■ **Items in a dataset**
= = =

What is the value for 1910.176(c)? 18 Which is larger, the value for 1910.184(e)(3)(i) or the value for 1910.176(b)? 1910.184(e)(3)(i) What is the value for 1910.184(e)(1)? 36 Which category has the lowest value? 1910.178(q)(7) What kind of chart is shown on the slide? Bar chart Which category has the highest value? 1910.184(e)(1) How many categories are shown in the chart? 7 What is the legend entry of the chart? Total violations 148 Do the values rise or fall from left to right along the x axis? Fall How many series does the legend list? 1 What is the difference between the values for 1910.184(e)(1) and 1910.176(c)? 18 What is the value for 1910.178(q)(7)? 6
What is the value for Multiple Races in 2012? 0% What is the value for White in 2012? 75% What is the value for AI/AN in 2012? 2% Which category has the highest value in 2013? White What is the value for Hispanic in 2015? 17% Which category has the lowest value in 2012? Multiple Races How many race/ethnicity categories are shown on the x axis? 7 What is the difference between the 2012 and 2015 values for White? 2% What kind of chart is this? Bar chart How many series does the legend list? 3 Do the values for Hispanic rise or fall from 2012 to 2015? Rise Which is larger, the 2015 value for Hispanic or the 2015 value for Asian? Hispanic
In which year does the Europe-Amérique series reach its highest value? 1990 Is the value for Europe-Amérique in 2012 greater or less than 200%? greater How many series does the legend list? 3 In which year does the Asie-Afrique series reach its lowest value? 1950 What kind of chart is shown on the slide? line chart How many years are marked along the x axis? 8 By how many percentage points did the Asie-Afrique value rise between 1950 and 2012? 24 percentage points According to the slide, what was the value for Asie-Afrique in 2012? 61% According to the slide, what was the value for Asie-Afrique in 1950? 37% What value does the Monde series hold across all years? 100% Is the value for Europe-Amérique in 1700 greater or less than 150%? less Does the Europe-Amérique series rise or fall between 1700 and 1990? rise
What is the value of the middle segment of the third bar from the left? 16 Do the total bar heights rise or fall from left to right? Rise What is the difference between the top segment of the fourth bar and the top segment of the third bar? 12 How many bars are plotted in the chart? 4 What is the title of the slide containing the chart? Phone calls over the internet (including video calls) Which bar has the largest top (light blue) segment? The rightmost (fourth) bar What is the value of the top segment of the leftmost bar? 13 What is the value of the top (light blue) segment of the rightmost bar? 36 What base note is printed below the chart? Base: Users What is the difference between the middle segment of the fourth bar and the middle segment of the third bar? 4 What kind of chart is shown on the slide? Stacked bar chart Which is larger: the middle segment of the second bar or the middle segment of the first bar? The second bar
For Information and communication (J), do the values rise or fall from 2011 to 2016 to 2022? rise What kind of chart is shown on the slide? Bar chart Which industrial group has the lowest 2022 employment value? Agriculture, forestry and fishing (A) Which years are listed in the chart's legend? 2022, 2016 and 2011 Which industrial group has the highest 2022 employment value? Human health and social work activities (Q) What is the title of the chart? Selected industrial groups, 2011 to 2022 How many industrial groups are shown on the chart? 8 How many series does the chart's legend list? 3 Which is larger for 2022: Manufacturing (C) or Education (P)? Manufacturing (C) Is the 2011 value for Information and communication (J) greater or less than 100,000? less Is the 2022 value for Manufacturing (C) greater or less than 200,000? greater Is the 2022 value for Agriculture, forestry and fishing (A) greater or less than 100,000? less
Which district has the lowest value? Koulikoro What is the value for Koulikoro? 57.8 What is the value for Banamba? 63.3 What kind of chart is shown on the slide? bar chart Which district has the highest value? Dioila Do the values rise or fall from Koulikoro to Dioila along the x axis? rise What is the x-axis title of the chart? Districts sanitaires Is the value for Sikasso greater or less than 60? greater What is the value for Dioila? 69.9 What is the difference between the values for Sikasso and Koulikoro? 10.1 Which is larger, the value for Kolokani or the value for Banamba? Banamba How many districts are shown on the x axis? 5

= = =

■ **Work to complete**
Turn the items from the start through the line containing "What is the value for Multiple" into a Markdown table with the columns Row and Item, where Row holds a row number and Item holds the line. Leave out blank lines.

■ **Solution for this task**
| Row | Item |
|---|---|
| 1 | What is the value for 1910.176(c)? 18 Which is larger, the value for 1910.184(e)(3)(i) or the value for 1910.176(b)? 1910.184(e)(3)(i) What is the value for 1910.184(e)(1)? 36 Which category has the lowest value? 1910.178(q)(7) What kind of chart is shown on the slide? Bar chart Which category has the highest value? 1910.184(e)(1) How many categories are shown in the chart? 7 What is the legend entry of the chart? Total violations 148 Do the values rise or fall from left to right along the x axis? Fall How many series does the legend list? 1 What is the difference between the values for 1910.184(e)(1) and 1910.176(c)? 18 What is the value for 1910.178(q)(7)? 6 |
| 2 | What is the value for Multiple Races in 2012? 0% What is the value for White in 2012? 75% What is the value for AI/AN in 2012? 2% Which category has the highest value in 2013? White What is the value for Hispanic in 2015? 17% Which category has the lowest value in 2012? Multiple Races How many race/ethnicity categories are shown on the x axis? 7 What is the difference between the 2012 and 2015 values for White? 2% What kind of chart is this? Bar chart How many series does the legend list? 3 Do the values for Hispanic rise or fall from 2012 to 2015? Rise Which is larger, the 2015 value for Hispanic or the 2015 value for Asian? Hispanic |